Pairing Wine and Produce

When Foodbuzz gave me the opportunity to attend some of the events at SF Chefs Week on Friday I was specifically interested in my interview of Daniel Scherotter and of the Food Media panel in the afternoon. Actually, I found the Food Media discussion disappointing and not even worth writing about. But Foodbuzz was kind enough to throw in an extra seminar - Nature's Blueprint: Pairing Wine and Produce with Your Eyes.

Now my readers know that I don't drink alcohol and so the idea of going to a wine pairing discussion is not really my thing. But it was free, supposed to include food (ha!), and educational. So I went for it.

I arrived early and took a front seat. In front of me were three pours from Kendall Jackson: Reserve Sauvignon Blanc, Reserve Chardonnay, and Reserve Pinot Noir.  Our instructor was Gilian Handelman, Directory of Wine Education at Kendall Jackson. 

Handelman explained that in 1997 they had planted a 2.5 acre organic garden. When they got their first crop of produce and decided to taste it with their wines, they had laid out the wines light to dark and the produce light to dark. Now while it was a normal wine behavior to line the wines out that way, they just happened to do it that way for the produce. They tasted and everything was fine. Then someone noticed and said, why not mix up the produce? Why did we follow a color order? So they mixed up the produce and tasted again. Awful.

It was then that they realized that the color lineup they had done was instinctual and yet matched correctly with the wines.  What was it about the colors that influenced the tastes? Darker fruits and vegetables have polyphenols and just as they work to influence the taste of the wine, they influence what the wine should be drunk with.

Handelman then showed us listings of the color categories.
White/tan – white nectarines and peaches, turnips, cauliflower,  etc. These are the most bland in flavor with no bitterness.
Green – apples, greens, limes, green grapes, pears
Yellow/orange – most citrus, melons, peach, corn, carrots, pumpkin
Red – strawberries, cherries, tomatoes, red peppers, beets
Blue/black/purple – eggplant, black currants, blueberries, black olives
As you get darker, the flavors become more pronounced. 

We were given small plates of produce with light and dark versions of things. For instance, green and red cabbage, yellow and red raspberry, Green Zebra tomato versus a dark, red beefsteak tomato. It was then time to taste.

Now remember, I don’t drink. So although I gave it my best shot, it really was ridiculous to expect me to taste the differences. But, I’ll explain one interesting thing a little later. We were first told to taste each wine. There were spit cups for the others, but I, of course, just took the tiniest sip hoping that I could at least taste the difference. Not surprisingly, for someone who never drinks alcohol, they all tasted the same to me – alcohol!  LOL! I couldn’t tell any difference because the only thing my untrained tongue tasted was alcohol.

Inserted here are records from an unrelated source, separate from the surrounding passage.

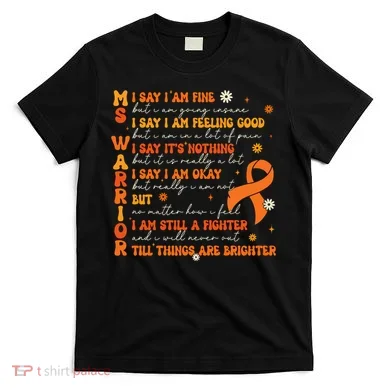 Ms Awareness Multiple Sclerosis Awareness T-Shirt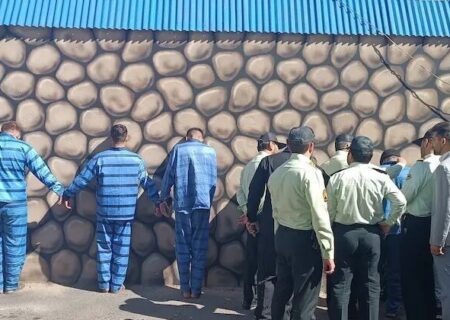 دستبند پلیس بر دستان ۱۴ نفر از اراذل و اوباش تبریز
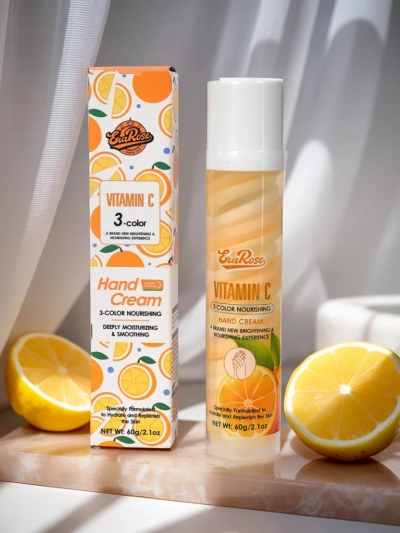 EraRose Aurelia - hand cream with vitamin C, 3-color care, 60g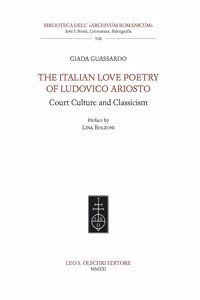 The Italian Love Poetry of Ludovico Ariosto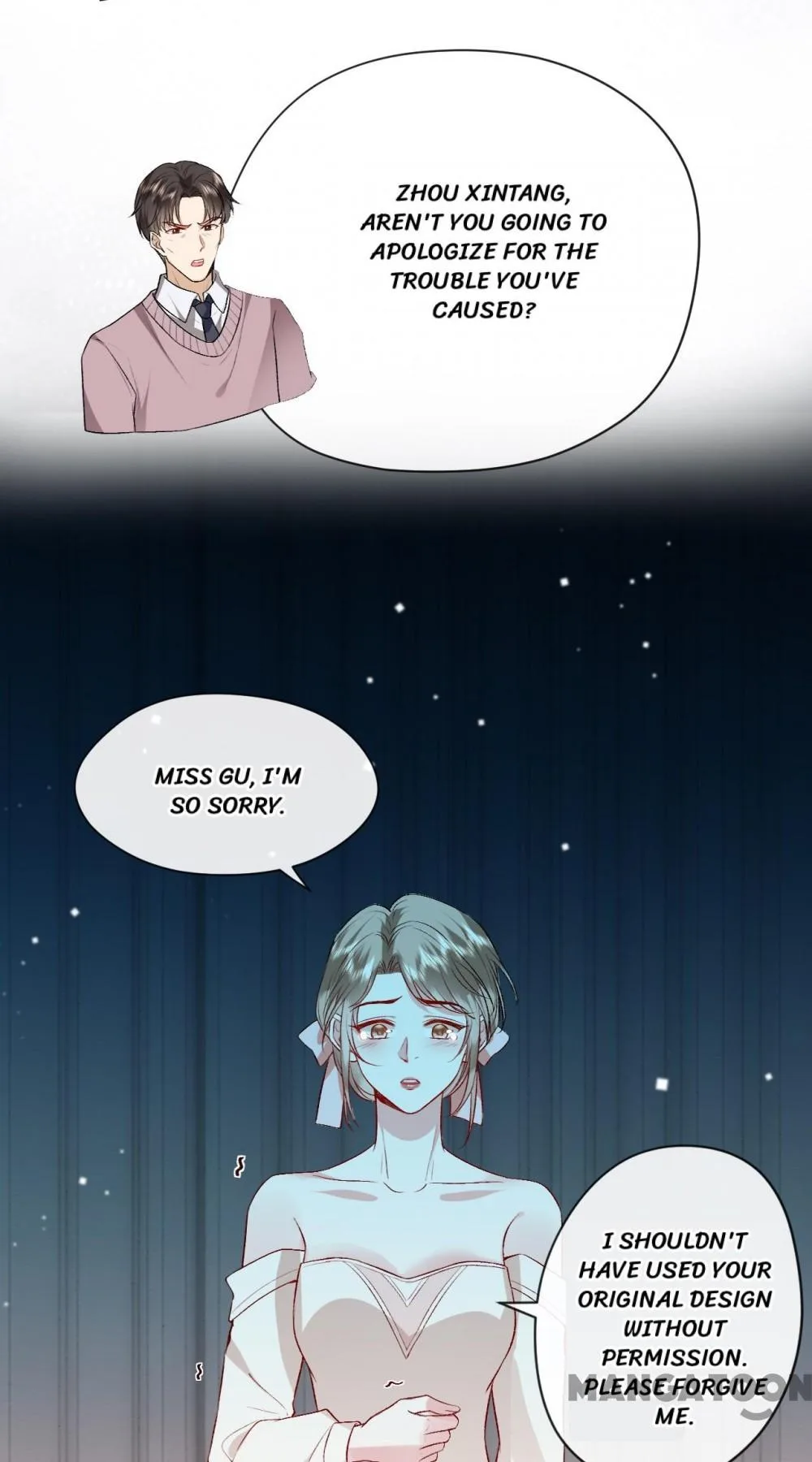 Madam and Her Daily Online Face-Slapping Chapter 39 page 34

Don’t discount my having anything to share with you then. It was still an interesting discussion and I still have to share the little surprise.

We started with the first item, the green cabbage. Really, it’s mostly white or light green. It was very mild and had a vegetative taste. We were then to taste it first with the Sauvignon and then with the Pinot Noir.  Next we took a bite of the red cabbage. There was definitely more flavor in the red. As we tasted it with the two wines Handelman waited to see everyone’s reaction.

So here’s the surprise. Even though all the wine tasted the same to me (alcohol) there WAS a noticeable difference when I tasted ill-paired items. When I put the red cabbage with the Sauvignon or the green cabbage with the Pinot (bad pairings) there was a definite flavor clash/jolt I got from them. Whereas pairing them properly – red cabbage to Pinot – was less so.

We tasted around the plate, light and then dark. It was interesting because there were the light and dark versions of the same produce. Some items were alone. Corn, for instance. But then we got to the eggplant and the red runnerbean. First Handelman asked us to taste just the insides, which are white and bland. Then again, this time with the dark skin. The skin has all the color and the flavor. It made a difference when you tasted them with wine.

We were given maps of how KJ has their gardens laid out today. The white wine garden has paler produce items and is arranged in quandrants for wines. In the Chardonnay corner is lemon, peach, pear, melon, and gardenia. In the Gewurtztraminer/Riesling quadrant is orange, grapefruit, mint, and jasmine.

The red wine garden had all the darker produce. In the Pinot corner is plum, blueberry, tomato, raspberries, while the Cabernet/Merlot quadrant has black currants, bell peppers, black cherries, oregano.

Handelman said that it is interesting to watch people tasting wine and then strolling through the gardens because there really is a sensory experience that matches with the wines. 

We ended with Q&A and one woman asked the question, “So how should you pair? Wine to food or food to wine?” The answer was that it depends on the circumstance. If you have some particular food that you are showcasing, at a peach festival for instance, then you pair the wine to the food. But if your spouse comes home with some spectacular wine, then figure out the food to go with the wine.

The end point was the same as the start. Go by instinct and use color as your guide.